The quasi-linear parameterization for unsaturated hydraulic conductivity K(PSI) = K(s) exp (alpha-PSI), where K is hydraulic conductivity, PSI is soil water matric potential, K(s) is saturated hydraulic conductivity, and alpha is a porous material parameter, has been used in both stochastic and deterministic models of unsaturated water flow in porous materials. In the stochastic approach, K(s) is assumed lognormally distributed, but alpha and the volumetric soil water capacity C = d-theta/d-PSI, with theta-volumetric soil water content, are assumed normally distributed. We point out here that alpha and K(s) are related to the same internal pore geometry of the soil. This interrelationship ensures that if K(s) is lognormal, then alpha, and possibly C, will also be lognormal.
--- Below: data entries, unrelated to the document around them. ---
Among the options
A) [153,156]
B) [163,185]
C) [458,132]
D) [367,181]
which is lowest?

Additionally, we present preliminary field results which indicate that alpha is better described by a lognormal than a normal distribution. The quasi-linear parameterization can be expected to be correct only in some integral sense. Predictions of increases in the variability of hydraulic conductivity with decreasing PSI may therefore be prejudiced by the use of the exponential form for K(PSI). Tests of the sensitivity of stochastic model predictions to both the parameterizations adopted for K(PSI) and the assumed distribution functions of parameters seem warranted. Reliable experimental evidence on field variability of K(PSI) and PSI(theta) at substantial negative values of PSI are also needed.